— START OF Data for this task —
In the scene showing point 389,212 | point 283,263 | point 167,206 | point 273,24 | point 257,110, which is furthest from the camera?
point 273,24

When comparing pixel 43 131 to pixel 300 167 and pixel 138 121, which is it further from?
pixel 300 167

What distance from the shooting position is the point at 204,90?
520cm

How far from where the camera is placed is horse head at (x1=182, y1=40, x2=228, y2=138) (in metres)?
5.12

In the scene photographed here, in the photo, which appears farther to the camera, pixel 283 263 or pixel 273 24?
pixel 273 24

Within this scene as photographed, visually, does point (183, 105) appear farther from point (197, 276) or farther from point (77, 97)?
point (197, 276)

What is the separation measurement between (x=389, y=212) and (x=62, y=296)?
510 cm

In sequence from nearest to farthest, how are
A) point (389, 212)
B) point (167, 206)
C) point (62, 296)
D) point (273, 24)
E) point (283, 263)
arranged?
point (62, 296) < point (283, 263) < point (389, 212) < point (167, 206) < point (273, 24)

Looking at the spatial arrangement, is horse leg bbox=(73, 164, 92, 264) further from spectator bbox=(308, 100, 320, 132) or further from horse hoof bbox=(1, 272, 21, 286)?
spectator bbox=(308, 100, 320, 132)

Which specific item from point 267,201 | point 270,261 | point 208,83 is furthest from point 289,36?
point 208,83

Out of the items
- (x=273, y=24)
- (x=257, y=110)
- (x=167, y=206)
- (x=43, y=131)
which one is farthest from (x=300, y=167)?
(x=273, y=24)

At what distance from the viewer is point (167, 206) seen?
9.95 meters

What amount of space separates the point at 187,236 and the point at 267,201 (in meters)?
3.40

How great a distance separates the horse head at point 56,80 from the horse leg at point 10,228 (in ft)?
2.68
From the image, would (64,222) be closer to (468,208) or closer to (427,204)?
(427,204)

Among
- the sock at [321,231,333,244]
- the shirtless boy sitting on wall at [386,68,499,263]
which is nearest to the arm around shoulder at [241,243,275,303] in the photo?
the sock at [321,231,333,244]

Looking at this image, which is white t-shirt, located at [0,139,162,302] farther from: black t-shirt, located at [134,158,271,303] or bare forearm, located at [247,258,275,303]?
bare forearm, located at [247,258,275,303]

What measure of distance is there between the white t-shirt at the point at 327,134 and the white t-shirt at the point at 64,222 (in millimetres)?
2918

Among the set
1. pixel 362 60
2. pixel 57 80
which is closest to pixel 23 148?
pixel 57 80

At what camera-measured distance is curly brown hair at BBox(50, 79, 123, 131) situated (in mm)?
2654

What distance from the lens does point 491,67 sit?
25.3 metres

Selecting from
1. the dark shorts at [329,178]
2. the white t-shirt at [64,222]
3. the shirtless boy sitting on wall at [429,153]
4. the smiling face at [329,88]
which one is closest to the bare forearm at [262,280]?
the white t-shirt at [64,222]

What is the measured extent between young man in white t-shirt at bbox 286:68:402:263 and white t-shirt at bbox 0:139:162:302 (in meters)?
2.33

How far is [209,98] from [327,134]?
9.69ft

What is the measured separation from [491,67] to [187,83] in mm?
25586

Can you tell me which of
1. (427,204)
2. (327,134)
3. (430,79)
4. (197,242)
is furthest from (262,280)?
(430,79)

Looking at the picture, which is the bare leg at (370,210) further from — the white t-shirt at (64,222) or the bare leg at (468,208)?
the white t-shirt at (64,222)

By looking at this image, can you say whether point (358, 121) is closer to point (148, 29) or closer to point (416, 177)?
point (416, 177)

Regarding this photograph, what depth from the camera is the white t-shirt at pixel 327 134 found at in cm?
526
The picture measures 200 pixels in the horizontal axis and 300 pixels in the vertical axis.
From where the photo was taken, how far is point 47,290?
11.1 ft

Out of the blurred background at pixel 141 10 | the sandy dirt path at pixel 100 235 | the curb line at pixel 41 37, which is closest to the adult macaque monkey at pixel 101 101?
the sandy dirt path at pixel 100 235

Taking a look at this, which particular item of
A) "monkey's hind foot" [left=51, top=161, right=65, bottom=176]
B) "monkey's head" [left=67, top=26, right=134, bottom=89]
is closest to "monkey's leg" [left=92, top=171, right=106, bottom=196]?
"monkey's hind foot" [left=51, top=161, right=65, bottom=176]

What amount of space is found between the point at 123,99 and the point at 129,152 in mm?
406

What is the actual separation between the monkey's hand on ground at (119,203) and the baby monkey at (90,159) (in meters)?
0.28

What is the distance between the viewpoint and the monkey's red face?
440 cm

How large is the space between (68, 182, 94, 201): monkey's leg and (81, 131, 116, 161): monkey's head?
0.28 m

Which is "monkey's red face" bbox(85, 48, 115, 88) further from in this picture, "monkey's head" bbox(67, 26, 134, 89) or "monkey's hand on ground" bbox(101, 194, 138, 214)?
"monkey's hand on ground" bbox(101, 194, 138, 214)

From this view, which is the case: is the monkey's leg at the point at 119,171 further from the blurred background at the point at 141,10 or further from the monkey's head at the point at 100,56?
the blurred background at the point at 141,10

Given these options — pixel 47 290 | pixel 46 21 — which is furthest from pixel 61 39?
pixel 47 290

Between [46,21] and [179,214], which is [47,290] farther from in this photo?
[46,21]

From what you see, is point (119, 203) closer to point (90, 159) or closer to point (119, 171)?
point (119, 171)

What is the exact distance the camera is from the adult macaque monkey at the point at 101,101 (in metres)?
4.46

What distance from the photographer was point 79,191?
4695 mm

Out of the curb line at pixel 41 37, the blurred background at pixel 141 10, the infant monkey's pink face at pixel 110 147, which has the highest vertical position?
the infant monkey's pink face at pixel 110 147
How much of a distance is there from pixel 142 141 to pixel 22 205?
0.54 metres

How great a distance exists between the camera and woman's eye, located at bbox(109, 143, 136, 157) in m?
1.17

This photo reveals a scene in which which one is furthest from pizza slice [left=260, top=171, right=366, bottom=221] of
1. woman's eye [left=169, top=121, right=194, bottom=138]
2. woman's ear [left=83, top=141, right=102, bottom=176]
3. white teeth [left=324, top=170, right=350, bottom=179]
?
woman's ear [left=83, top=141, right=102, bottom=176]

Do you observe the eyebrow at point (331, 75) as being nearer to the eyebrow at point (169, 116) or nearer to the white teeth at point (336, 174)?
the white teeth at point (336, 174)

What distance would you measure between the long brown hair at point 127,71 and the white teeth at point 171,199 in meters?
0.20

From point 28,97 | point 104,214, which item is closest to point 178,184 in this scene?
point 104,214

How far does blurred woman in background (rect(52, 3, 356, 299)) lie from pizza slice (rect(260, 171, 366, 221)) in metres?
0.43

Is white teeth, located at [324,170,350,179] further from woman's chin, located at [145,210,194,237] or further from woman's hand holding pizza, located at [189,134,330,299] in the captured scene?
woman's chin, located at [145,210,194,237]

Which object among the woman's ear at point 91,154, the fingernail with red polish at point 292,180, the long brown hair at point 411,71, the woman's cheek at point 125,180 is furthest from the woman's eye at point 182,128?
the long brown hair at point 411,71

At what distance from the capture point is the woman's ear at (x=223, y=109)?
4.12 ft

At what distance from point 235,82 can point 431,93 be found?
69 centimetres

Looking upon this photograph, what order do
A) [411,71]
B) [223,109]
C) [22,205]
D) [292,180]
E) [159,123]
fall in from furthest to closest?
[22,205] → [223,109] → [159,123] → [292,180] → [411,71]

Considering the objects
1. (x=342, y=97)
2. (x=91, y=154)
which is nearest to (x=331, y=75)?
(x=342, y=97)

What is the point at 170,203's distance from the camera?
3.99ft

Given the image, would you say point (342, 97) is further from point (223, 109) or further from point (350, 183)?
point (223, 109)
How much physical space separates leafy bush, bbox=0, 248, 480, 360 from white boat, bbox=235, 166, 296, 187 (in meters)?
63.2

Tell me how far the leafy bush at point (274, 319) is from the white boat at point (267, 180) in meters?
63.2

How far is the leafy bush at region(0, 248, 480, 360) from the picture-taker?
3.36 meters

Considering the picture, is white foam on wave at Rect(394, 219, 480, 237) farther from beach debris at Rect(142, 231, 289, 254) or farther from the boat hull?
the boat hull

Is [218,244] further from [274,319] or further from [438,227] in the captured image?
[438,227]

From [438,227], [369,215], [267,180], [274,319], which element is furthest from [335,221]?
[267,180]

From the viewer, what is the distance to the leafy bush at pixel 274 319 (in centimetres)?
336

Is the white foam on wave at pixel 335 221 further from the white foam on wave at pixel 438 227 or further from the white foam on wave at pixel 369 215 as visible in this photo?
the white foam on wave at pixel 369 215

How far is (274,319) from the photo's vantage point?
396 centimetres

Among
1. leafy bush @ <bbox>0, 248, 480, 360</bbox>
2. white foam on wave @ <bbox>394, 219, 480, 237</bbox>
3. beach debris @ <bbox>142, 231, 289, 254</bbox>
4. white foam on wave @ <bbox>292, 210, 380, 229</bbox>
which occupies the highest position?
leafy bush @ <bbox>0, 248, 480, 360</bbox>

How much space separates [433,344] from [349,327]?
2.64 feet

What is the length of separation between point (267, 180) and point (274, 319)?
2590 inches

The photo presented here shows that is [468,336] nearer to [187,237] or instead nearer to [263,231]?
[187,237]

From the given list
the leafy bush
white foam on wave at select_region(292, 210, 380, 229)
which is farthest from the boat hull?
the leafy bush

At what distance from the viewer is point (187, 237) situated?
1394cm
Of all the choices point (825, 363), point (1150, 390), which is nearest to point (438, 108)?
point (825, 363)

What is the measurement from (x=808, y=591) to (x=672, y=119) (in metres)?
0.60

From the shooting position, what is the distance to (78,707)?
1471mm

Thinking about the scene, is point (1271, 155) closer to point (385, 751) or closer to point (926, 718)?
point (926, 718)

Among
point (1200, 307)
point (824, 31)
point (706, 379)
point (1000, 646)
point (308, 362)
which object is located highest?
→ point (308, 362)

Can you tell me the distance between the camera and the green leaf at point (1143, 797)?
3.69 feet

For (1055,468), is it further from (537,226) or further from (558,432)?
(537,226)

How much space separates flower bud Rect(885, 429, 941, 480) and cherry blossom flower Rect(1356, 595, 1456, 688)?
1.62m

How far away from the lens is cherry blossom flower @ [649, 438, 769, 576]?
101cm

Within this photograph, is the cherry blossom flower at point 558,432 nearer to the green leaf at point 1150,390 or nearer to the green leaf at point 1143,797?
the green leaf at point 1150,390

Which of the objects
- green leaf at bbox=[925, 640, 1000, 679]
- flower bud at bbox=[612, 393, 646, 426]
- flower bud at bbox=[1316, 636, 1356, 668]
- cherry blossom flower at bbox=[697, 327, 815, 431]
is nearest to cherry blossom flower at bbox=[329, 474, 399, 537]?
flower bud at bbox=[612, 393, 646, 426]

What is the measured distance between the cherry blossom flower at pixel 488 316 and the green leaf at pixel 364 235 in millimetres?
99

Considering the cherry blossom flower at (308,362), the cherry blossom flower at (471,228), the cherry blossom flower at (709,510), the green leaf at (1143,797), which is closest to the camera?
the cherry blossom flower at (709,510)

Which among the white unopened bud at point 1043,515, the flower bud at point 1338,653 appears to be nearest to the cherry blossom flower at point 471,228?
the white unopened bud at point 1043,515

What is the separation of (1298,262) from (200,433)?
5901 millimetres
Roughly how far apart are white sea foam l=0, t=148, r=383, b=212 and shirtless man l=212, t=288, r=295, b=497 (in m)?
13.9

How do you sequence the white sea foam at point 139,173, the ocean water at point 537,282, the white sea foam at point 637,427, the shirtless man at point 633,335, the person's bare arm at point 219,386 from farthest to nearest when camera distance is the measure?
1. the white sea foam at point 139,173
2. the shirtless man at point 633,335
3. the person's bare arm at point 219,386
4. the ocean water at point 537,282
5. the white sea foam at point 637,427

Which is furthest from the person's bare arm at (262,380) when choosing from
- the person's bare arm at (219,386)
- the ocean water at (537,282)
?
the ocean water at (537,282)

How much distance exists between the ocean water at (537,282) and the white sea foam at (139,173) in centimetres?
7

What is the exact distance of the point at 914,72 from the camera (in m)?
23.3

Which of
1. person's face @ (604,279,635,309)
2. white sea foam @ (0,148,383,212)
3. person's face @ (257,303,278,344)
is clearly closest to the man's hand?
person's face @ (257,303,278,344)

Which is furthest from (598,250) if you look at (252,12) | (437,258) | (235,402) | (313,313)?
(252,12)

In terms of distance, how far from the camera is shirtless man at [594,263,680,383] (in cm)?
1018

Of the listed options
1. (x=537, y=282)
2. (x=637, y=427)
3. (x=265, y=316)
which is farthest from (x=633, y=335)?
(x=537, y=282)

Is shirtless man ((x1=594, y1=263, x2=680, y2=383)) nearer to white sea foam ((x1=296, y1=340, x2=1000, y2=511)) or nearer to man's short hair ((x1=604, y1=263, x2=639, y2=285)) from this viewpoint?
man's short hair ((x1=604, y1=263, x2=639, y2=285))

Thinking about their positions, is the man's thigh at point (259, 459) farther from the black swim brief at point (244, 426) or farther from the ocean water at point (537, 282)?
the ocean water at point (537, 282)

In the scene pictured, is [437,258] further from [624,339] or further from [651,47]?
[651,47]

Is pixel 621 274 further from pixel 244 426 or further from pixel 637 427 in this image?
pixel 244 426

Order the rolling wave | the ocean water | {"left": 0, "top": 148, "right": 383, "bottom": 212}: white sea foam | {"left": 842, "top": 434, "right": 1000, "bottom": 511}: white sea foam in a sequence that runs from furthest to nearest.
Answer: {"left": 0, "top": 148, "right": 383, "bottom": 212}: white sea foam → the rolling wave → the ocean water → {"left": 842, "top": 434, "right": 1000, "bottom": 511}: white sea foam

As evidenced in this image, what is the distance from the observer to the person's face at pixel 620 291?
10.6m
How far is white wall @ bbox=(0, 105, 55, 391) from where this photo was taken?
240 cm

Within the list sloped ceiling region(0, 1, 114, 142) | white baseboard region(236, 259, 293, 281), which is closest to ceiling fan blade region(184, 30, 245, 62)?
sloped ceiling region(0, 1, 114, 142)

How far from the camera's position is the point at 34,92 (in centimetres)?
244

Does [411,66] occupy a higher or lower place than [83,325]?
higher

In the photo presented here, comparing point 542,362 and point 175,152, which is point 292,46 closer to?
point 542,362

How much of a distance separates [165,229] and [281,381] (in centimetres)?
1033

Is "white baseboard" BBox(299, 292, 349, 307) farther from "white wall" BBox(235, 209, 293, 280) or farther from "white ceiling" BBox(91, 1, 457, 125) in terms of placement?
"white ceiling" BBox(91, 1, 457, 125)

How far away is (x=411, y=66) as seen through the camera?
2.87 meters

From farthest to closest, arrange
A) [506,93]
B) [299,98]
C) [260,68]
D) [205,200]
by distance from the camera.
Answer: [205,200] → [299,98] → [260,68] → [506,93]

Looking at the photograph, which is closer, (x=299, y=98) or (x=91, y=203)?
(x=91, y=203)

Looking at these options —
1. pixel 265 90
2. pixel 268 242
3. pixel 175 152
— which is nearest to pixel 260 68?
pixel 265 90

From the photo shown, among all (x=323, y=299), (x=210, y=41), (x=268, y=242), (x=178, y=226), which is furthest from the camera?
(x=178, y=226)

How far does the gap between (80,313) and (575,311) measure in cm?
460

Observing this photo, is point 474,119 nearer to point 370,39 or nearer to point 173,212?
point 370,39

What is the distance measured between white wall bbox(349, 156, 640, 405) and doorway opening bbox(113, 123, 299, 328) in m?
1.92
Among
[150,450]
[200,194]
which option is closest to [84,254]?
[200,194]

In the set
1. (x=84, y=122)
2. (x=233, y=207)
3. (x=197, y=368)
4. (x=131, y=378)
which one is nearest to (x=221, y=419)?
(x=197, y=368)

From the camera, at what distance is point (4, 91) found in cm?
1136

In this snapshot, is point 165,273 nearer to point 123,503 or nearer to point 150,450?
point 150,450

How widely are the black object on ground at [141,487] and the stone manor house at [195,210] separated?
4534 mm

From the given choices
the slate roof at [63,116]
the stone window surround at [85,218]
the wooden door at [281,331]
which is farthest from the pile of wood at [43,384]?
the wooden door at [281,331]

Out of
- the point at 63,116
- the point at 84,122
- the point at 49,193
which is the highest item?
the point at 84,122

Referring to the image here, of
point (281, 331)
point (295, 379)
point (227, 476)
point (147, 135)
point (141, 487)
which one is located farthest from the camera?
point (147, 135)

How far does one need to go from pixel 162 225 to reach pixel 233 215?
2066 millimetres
— END OF Data for this task —
__The request__. Please reproduce word for word the part of the items above that opens with the line containing "How far from where" and closes with the line containing "9.95 meters", keeping both of those lines.

__Result of this task__.
How far from where the camera is placed is horse head at (x1=182, y1=40, x2=228, y2=138) (in metres)?
5.12

In the scene photographed here, in the photo, which appears farther to the camera, pixel 283 263 or pixel 273 24?
pixel 273 24

Within this scene as photographed, visually, does point (183, 105) appear farther from point (197, 276) or farther from point (77, 97)?
point (197, 276)

What is the separation measurement between (x=389, y=212) and (x=62, y=296)?
510 cm

In sequence from nearest to farthest, how are
A) point (389, 212)
B) point (167, 206)
C) point (62, 296)
D) point (273, 24)
E) point (283, 263)
arranged?
point (62, 296) < point (283, 263) < point (389, 212) < point (167, 206) < point (273, 24)

Looking at the spatial arrangement, is horse leg bbox=(73, 164, 92, 264) further from spectator bbox=(308, 100, 320, 132) or further from horse hoof bbox=(1, 272, 21, 286)?
spectator bbox=(308, 100, 320, 132)

Which specific item from point 267,201 | point 270,261 | point 208,83 is furthest from point 289,36?
point 208,83

Out of the items
- (x=273, y=24)
- (x=257, y=110)
- (x=167, y=206)
- (x=43, y=131)
which one is farthest from (x=300, y=167)?
(x=273, y=24)

At what distance from the viewer is point (167, 206) seen?
9.95 meters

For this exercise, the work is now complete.